■ Prompt
Give again, unaltered, the line with "What depth from" and all lines that follow it in the listing below, minus any pictures.

○ ○ ○ ○ ○

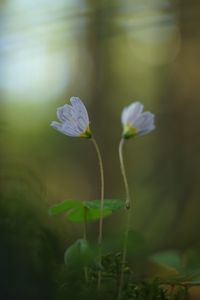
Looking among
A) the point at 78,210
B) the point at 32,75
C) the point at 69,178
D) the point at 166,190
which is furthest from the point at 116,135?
the point at 78,210

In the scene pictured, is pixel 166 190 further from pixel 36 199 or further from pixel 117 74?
pixel 36 199

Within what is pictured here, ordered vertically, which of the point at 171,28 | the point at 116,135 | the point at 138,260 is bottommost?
the point at 138,260

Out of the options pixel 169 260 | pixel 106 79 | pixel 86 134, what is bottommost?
pixel 169 260

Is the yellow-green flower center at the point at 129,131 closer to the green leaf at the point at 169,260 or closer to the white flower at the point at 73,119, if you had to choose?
the white flower at the point at 73,119

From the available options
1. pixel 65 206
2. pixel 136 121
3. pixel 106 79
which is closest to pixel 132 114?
pixel 136 121

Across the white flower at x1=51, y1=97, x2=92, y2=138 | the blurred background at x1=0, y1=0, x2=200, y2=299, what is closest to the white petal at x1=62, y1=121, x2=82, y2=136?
the white flower at x1=51, y1=97, x2=92, y2=138

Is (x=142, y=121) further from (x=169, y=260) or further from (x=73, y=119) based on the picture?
(x=169, y=260)

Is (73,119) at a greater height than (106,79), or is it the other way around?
(106,79)
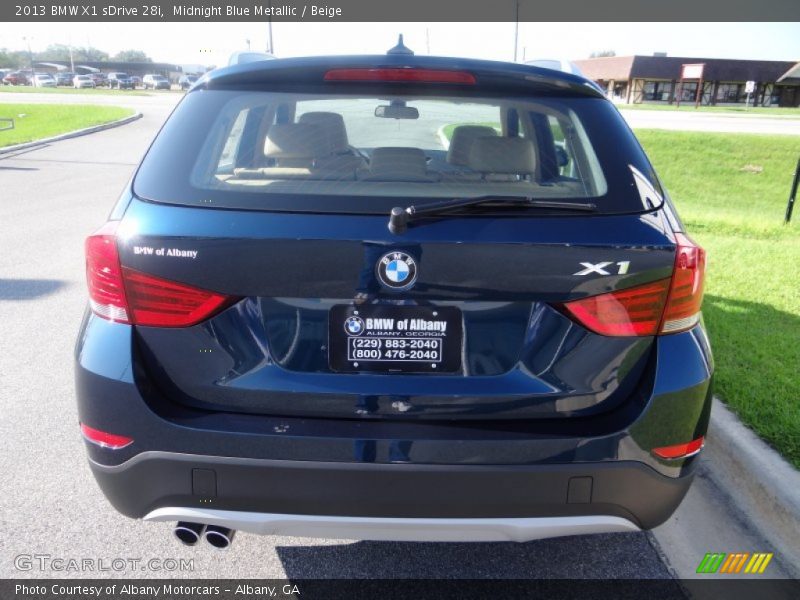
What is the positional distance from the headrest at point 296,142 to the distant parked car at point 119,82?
76.3 m

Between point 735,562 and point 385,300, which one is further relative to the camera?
point 735,562

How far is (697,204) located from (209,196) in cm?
1452

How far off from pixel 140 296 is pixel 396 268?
2.44 ft

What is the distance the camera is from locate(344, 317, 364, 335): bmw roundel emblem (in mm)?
2068

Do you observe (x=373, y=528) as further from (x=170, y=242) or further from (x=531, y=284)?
(x=170, y=242)

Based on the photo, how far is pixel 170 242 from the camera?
6.77 ft

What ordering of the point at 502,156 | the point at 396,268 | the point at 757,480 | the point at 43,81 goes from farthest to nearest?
the point at 43,81 → the point at 757,480 → the point at 502,156 → the point at 396,268

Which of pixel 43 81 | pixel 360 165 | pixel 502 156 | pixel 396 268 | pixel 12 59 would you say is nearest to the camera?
pixel 396 268

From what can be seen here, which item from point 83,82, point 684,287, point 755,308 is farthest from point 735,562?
point 83,82

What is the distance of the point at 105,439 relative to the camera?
220 centimetres

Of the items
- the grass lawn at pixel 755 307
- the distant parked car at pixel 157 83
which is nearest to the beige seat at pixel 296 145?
the grass lawn at pixel 755 307

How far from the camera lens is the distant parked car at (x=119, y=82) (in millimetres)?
71812

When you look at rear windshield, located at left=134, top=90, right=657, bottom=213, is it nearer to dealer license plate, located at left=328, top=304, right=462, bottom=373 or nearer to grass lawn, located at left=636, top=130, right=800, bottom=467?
dealer license plate, located at left=328, top=304, right=462, bottom=373

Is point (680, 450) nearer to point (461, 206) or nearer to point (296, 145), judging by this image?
point (461, 206)
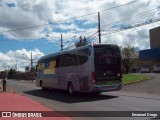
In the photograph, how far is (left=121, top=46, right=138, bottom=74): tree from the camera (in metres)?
95.8

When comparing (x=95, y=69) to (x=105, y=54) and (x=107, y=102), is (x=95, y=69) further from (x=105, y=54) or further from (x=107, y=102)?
(x=107, y=102)

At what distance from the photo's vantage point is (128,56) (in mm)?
96625

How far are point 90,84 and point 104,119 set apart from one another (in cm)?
892

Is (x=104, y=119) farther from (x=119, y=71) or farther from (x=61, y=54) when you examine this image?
(x=61, y=54)

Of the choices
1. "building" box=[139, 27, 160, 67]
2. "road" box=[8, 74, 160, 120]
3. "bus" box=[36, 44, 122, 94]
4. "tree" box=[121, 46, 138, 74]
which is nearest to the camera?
"road" box=[8, 74, 160, 120]

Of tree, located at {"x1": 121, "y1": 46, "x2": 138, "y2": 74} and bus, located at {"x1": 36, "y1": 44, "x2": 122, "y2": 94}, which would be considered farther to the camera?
tree, located at {"x1": 121, "y1": 46, "x2": 138, "y2": 74}

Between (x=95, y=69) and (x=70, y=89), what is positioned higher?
(x=95, y=69)

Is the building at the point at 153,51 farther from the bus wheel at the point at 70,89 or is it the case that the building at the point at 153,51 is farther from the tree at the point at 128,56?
the bus wheel at the point at 70,89

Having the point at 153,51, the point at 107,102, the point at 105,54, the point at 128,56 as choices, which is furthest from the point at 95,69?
the point at 128,56

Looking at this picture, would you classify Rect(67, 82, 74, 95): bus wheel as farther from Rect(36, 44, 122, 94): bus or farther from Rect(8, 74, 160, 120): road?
Rect(8, 74, 160, 120): road

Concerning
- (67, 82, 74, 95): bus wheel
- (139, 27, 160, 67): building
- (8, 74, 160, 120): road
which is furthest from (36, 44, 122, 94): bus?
(139, 27, 160, 67): building

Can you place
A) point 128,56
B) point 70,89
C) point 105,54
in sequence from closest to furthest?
point 105,54
point 70,89
point 128,56

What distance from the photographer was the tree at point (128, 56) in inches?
3770

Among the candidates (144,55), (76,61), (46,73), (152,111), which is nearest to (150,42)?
(144,55)
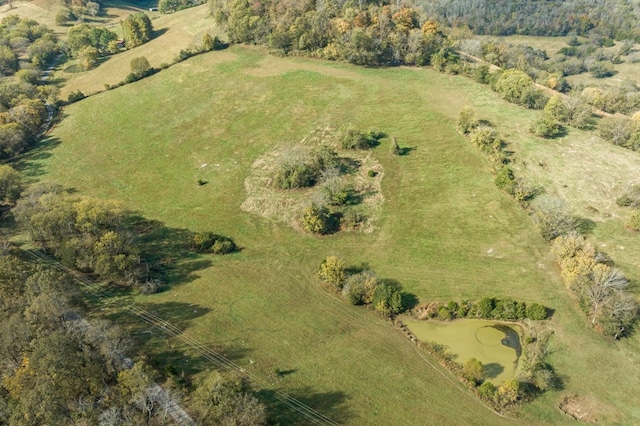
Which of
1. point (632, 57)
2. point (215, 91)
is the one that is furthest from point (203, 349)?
point (632, 57)

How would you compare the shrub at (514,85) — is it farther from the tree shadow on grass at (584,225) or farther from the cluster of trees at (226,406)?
the cluster of trees at (226,406)

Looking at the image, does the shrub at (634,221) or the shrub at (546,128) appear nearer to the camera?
the shrub at (634,221)

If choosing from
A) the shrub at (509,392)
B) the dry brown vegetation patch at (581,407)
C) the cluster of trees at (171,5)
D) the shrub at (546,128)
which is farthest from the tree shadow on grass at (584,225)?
the cluster of trees at (171,5)

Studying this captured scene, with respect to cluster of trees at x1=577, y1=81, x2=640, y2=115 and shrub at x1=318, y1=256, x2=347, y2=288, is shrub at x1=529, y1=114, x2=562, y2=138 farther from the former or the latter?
shrub at x1=318, y1=256, x2=347, y2=288

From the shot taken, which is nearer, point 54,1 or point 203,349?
point 203,349

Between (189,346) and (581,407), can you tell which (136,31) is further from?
(581,407)

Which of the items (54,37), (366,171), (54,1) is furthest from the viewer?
(54,1)

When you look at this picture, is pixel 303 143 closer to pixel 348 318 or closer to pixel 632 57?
pixel 348 318
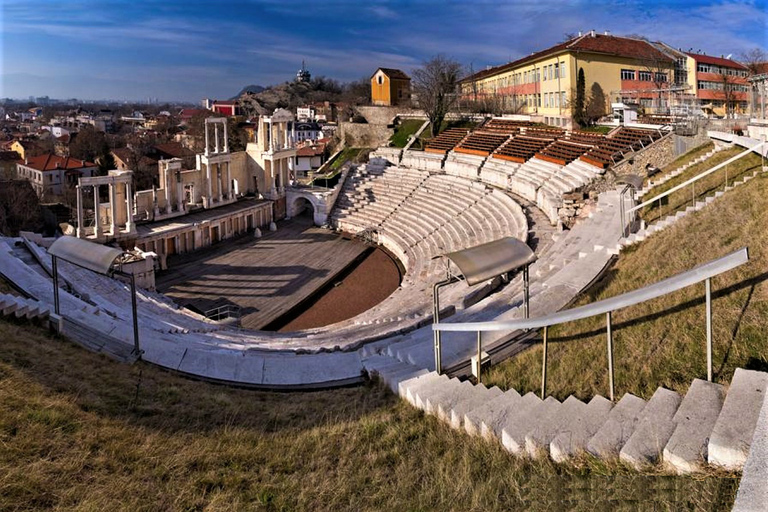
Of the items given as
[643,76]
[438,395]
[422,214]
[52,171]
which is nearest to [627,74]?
[643,76]

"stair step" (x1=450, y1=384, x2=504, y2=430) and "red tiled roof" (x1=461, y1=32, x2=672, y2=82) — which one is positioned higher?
"red tiled roof" (x1=461, y1=32, x2=672, y2=82)

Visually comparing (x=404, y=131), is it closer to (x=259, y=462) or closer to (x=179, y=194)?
(x=179, y=194)

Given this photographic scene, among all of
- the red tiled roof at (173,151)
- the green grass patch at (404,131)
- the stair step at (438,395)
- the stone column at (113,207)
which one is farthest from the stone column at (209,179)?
the red tiled roof at (173,151)

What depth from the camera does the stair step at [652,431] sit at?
484 cm

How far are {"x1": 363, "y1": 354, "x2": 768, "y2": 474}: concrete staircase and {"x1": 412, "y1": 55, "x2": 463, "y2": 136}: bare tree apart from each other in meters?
42.8

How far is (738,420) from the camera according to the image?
4754 millimetres

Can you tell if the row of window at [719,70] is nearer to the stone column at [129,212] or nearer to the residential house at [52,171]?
the stone column at [129,212]

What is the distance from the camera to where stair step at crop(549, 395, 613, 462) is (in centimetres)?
533

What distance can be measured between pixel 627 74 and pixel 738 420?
4396 cm

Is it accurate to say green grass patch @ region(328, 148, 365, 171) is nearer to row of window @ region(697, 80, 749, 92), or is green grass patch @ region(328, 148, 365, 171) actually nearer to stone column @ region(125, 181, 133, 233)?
stone column @ region(125, 181, 133, 233)

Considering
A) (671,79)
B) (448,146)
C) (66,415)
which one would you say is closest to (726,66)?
(671,79)

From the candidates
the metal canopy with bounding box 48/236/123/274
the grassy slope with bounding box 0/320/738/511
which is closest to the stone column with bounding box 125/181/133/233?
the metal canopy with bounding box 48/236/123/274

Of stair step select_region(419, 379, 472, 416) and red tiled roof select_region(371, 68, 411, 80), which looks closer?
stair step select_region(419, 379, 472, 416)

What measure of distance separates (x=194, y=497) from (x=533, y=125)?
39563 millimetres
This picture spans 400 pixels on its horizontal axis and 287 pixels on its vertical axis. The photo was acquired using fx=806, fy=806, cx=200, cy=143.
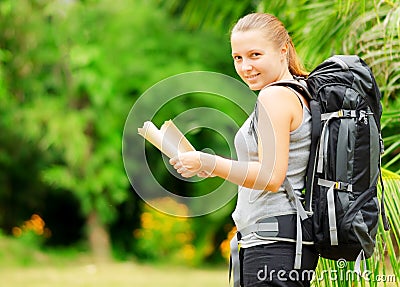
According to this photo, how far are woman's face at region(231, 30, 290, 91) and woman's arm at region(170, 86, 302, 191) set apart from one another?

○ ○ ○ ○ ○

■ Written response
What depth from the camera does the stair step at [652,431] sit at?
484 cm

How far are {"x1": 363, "y1": 354, "x2": 768, "y2": 474}: concrete staircase and {"x1": 412, "y1": 55, "x2": 463, "y2": 136}: bare tree apart from each other in meters?
42.8

How far is (738,420) from the camera according to the image?
4754 millimetres

Can you tell if the row of window at [719,70] is nearer to the stone column at [129,212] or nearer to the residential house at [52,171]?
the stone column at [129,212]

What is the distance from the camera to where stair step at crop(549, 395, 613, 462) is (in centimetres)?
533

What distance can be measured between pixel 627 74 and pixel 738 420?
4396 cm

Is it accurate to say green grass patch @ region(328, 148, 365, 171) is nearer to row of window @ region(697, 80, 749, 92), or is green grass patch @ region(328, 148, 365, 171) actually nearer to stone column @ region(125, 181, 133, 233)?
stone column @ region(125, 181, 133, 233)

Considering
A) (671,79)
B) (448,146)
C) (66,415)
which one would you say is closest to (726,66)?
(671,79)

From the candidates
the metal canopy with bounding box 48/236/123/274
the grassy slope with bounding box 0/320/738/511
which is closest to the stone column with bounding box 125/181/133/233?
the metal canopy with bounding box 48/236/123/274

Of stair step select_region(419, 379, 472, 416) and red tiled roof select_region(371, 68, 411, 80), which looks closer?
stair step select_region(419, 379, 472, 416)

What measure of distance separates (x=194, y=497) from (x=533, y=125)?
39563 millimetres
This picture spans 400 pixels on its horizontal axis and 287 pixels on its vertical axis. The photo was acquired using fx=806, fy=806, cx=200, cy=143.
According to this photo, how far are woman's face at region(231, 30, 290, 91) and woman's arm at region(170, 86, 302, 191) set apart from one another?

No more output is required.